Generative AI Meets Spatial Computing
How large language models and generative AI are changing spatial computing - from scene understanding to content creation.
The AI landscape shifted dramatically with LLMs. How does this change spatial computing and VPS?
Traditional Spatial AI
Pre-LLM spatial understanding:
- Feature detection (SIFT, learned features)
- Geometric reasoning (SLAM, SfM)
- Object recognition (CNN classifiers)
Each task: specialized model, specialized training data.
LLM-Era Opportunities
Semantic Understanding
LLMs can interpret what's in a scene:
Image → Vision-Language Model → "A busy café with outdoor seating"
Rich semantic understanding without task-specific training.
Scene Description for Localization
Instead of feature matching:
Query: "I see a red brick building with a blue awning next to a parking meter"
Match: Find locations matching this description
Language as the interface to spatial databases.
Contextual Awareness
LLM-powered AR assistant:
User: "Where should I sit?"
System: [Uses VPS for location] + [Uses LLM for reasoning]
Response: "The table by the window has the best view and is in shade"
Spatial awareness + language understanding = useful AI.
Technical Integration
VPS + Vision-Language Models
Camera → VPS (where am I?) → Scene understanding (what's here?) →
LLM reasoning (what does it mean?) → User value
Each component does what it's best at.
Challenges
Latency: LLMs are slow.

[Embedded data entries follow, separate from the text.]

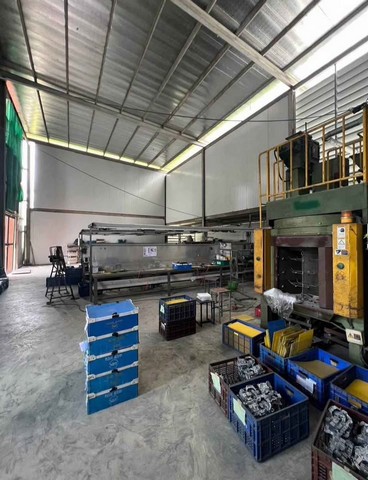 ขายให้เช่าโรงงานบ้านค่ายระยองผังม่วงลาย  4​ -​2- 4​ ไร่ พื้นที่ใช้สอย​ รวม​ 1,000​  ตรม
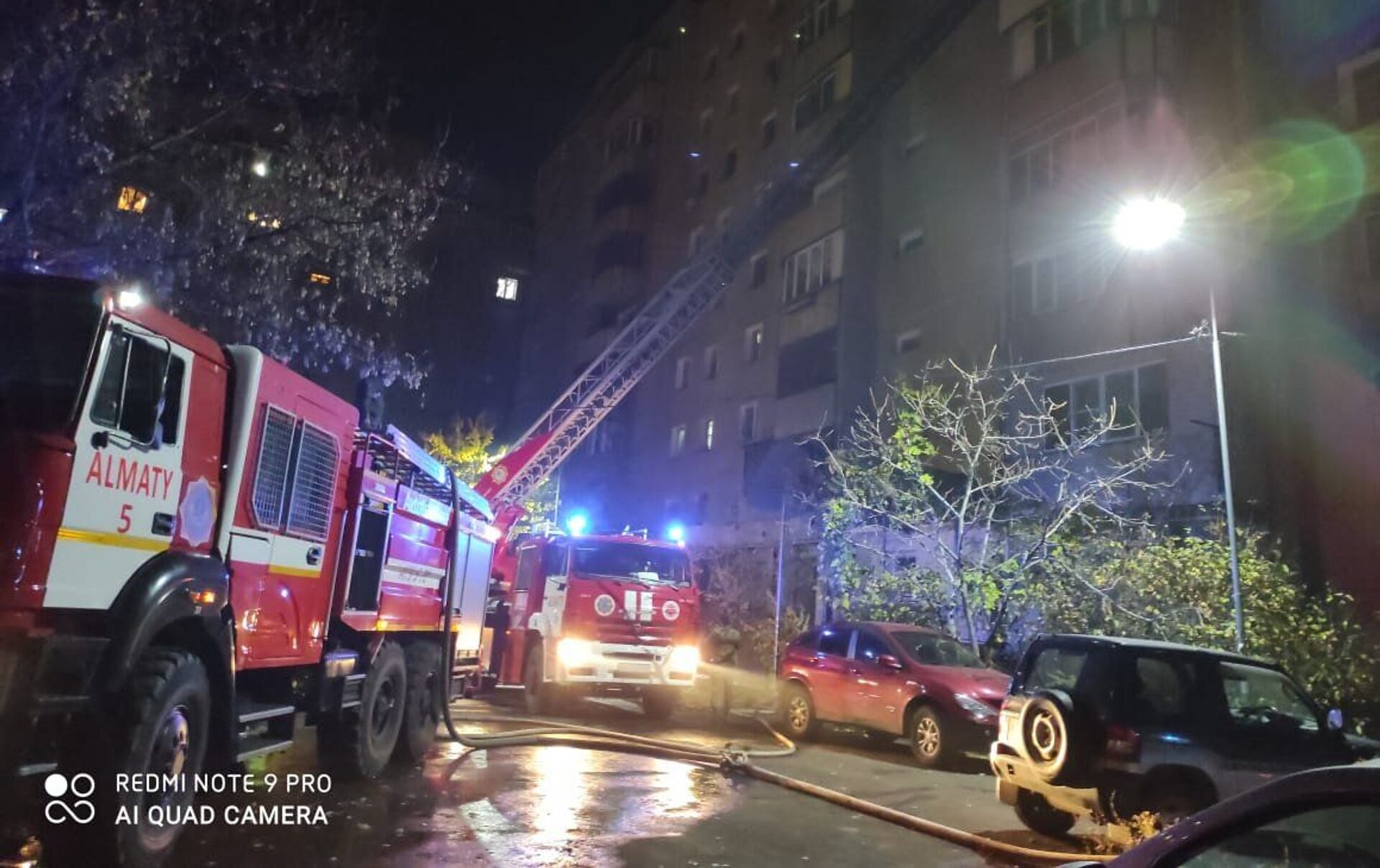 В Алматы эвакуаторы убирали машины со двора жилого дома, чтобы дать дорогу  пожарным - 22.10.2020, Sputnik Казахстан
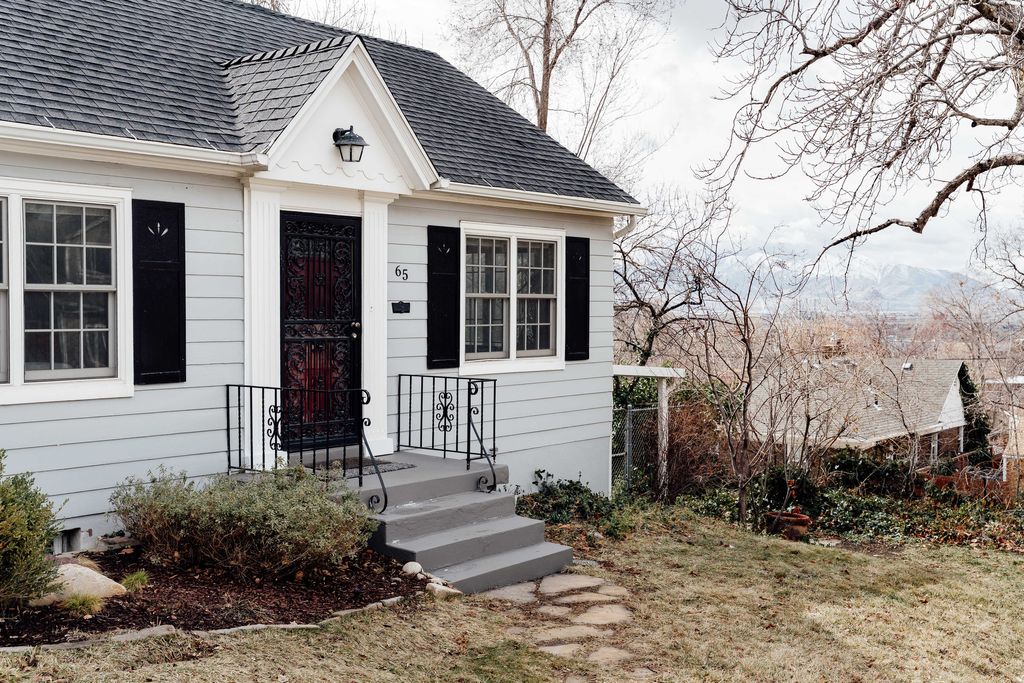 Photo of 65 W GIRARD N AVE N, Salt Lake City, UT 84103 (MLS # 2141267)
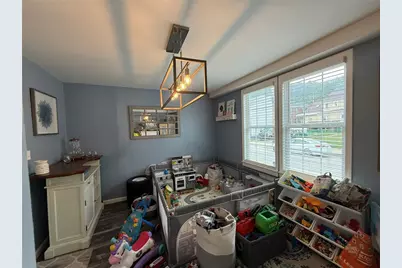 908 Evergreen Ave, Pittsburgh, PA 15209 - Photo 11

Spatial computing needs real-time. Cost: LLM inference is expensive. Can't run on every frame. Grounding: LLMs can hallucinate. Spatial ground truth provides checks.
Experiments Underway
We're prototyping:
- LLM-described location matching (language-based VPS)

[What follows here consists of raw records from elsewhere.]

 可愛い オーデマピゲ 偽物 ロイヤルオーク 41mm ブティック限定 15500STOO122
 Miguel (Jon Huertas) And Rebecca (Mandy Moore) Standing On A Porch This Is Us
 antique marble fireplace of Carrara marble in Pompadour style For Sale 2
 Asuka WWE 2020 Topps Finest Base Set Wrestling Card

- Generative scene completion (fill in unmapped areas)
- Conversational spatial search ("find me a coffee shop with seating")

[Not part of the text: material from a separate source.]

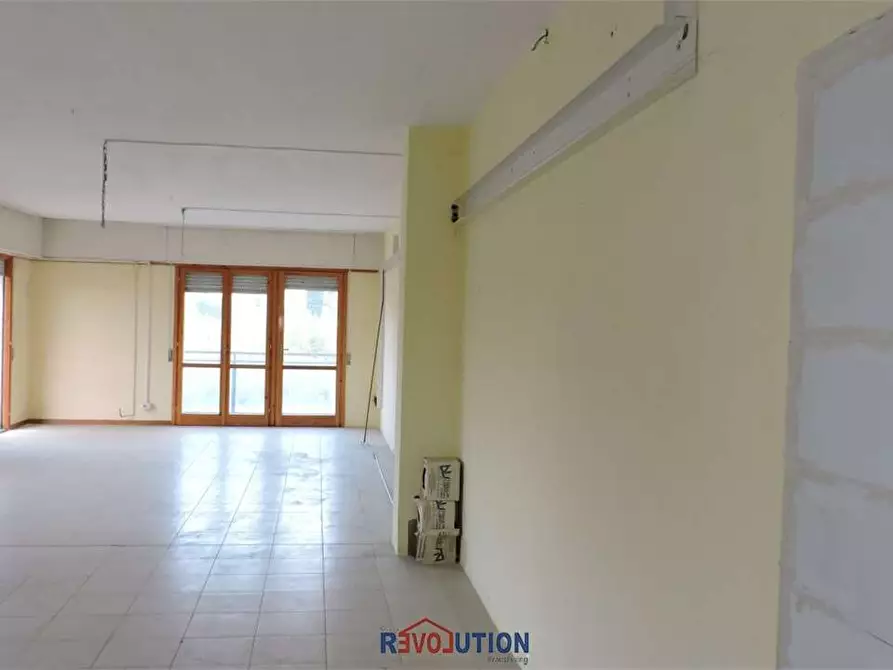 Immagine 12 di Ufficio in vendita  in Via Morandi  a Umbertide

Early results promising but not production-ready.
Implications for VPS
VPS might evolve from:
- Feature database → Semantic scene database
- Coordinate output → Contextual understanding output
- Developer API → End-user experience
The goal remains: help devices understand where they are. The methods may change dramatically.
Personal Interest
This intersection - spatial AI + generative AI - is where I want to be.
VPS expertise + LLM opportunities = unique perspective.
Starting to think about what this means for my next chapter.